State of Wonder, in many ways, is a retelling of Joseph Conrad’s most famous work, Heart of Darkness. However, I would’ve liked a bit more of Conrad’s influence here, especially because I kept looking for hints at his story. Though Patchett does plenty to distance her novel from Conrad’s tale, the basic premise is quite similar: Marina Singh, a pharmacologist who works in Minnesota, is sent to retrieve her former mentor from her mysterious research site deep in the Amazon. Dr. Swenson has been developing a fertility drug for years in her remote lab, and readers are quick to question whether her work is really making the progress it should be.

Though I was hoping for the eerie atmosphere of Heart of Darkness, much of Marina’s experiences in the Amazon are pretty mundane, apart from when she saves a young boy from being squeezed to death and some other crazy jungle stuff.

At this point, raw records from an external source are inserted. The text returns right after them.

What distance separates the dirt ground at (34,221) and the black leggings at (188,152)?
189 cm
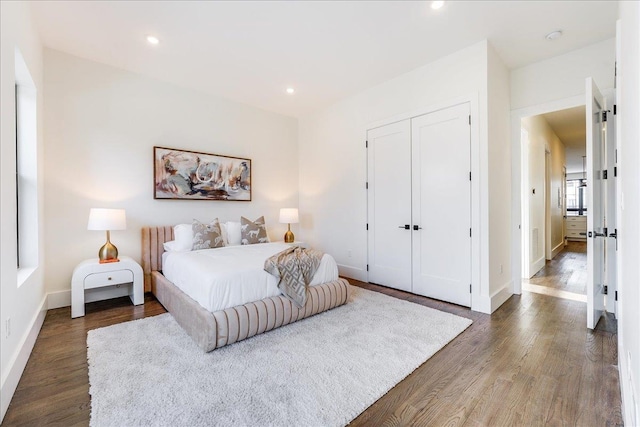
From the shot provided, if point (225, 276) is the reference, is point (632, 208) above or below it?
above

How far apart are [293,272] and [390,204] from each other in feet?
6.16

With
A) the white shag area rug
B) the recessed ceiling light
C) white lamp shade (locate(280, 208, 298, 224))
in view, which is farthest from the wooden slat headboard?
the recessed ceiling light

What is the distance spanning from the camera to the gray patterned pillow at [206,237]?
3.67m

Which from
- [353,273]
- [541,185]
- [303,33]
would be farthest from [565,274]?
[303,33]

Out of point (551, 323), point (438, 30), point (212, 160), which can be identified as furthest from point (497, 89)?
point (212, 160)

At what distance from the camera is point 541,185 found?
5.25 m

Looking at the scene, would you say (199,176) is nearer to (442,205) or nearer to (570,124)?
(442,205)

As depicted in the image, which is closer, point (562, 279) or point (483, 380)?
point (483, 380)

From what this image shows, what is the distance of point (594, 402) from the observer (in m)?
1.68

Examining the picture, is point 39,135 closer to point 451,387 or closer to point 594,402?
point 451,387

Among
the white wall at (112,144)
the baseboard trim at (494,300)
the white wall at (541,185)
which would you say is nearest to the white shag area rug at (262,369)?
the baseboard trim at (494,300)

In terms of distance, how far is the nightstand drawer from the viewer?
3012mm

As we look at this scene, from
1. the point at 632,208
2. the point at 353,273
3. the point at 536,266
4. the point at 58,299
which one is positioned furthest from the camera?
the point at 536,266

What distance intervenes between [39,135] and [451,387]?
14.3 ft
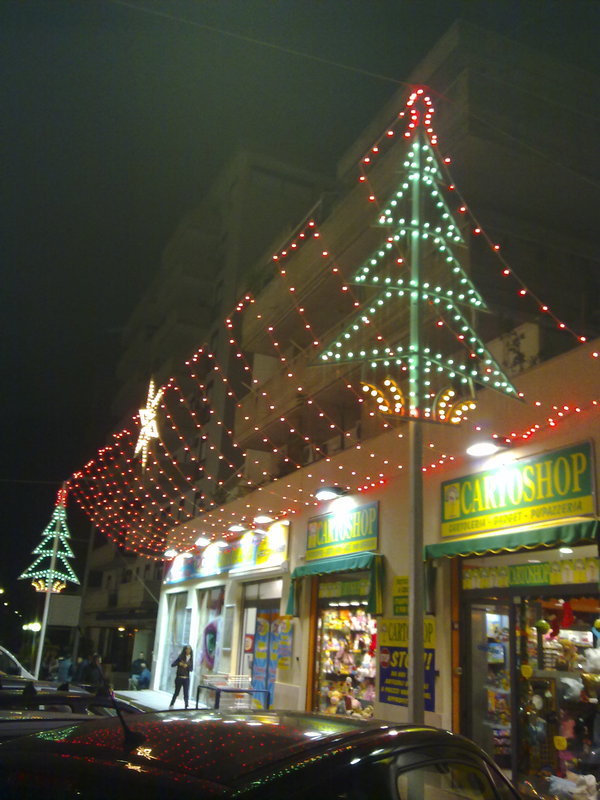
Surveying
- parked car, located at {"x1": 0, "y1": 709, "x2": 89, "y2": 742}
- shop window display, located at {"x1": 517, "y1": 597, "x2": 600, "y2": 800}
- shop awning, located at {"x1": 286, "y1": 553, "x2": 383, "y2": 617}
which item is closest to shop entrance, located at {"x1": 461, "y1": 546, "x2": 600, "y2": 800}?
shop window display, located at {"x1": 517, "y1": 597, "x2": 600, "y2": 800}

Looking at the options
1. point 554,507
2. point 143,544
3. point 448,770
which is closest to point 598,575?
point 554,507

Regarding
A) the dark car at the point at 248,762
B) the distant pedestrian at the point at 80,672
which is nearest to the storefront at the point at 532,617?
the dark car at the point at 248,762

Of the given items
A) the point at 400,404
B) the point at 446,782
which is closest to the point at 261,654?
the point at 400,404

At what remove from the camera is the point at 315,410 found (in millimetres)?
20891

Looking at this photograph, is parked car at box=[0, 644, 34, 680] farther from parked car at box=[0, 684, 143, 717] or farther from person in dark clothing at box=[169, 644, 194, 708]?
parked car at box=[0, 684, 143, 717]

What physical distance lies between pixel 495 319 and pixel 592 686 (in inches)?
331

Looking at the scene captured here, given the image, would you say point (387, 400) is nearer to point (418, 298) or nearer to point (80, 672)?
point (418, 298)

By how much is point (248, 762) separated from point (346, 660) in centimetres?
1226

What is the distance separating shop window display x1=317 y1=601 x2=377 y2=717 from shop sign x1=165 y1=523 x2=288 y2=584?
254 centimetres

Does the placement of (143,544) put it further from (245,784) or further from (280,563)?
(245,784)

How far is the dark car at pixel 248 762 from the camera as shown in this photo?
7.09ft

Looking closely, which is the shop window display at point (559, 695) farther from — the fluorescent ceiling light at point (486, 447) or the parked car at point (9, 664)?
the parked car at point (9, 664)

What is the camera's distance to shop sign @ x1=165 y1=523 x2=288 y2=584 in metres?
17.2

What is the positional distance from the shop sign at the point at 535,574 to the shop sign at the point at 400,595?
1.39m
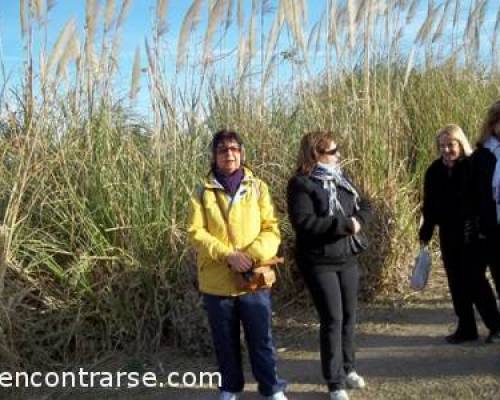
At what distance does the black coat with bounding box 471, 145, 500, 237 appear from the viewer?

The biggest letdown for me came in the final twenty pages. Patchett delivers a REALLY great twist—seriously, it was totally unexpected and exciting—but the fact that it happens so close to the novel’s conclusion left me with lots of questions I wanted answered. I’m generally a fan of endings that aren’t perfectly tidy, but this was more an instance of feeling like she’d just introduced this great plot element and then left it without adequate exploration.

State of Wonder was my second experience with Ann Patchett (my roommate and I read Bel Canto together earlier this year), and I’d say I’m officially a fan. I look forward to more journeys with her in 2017.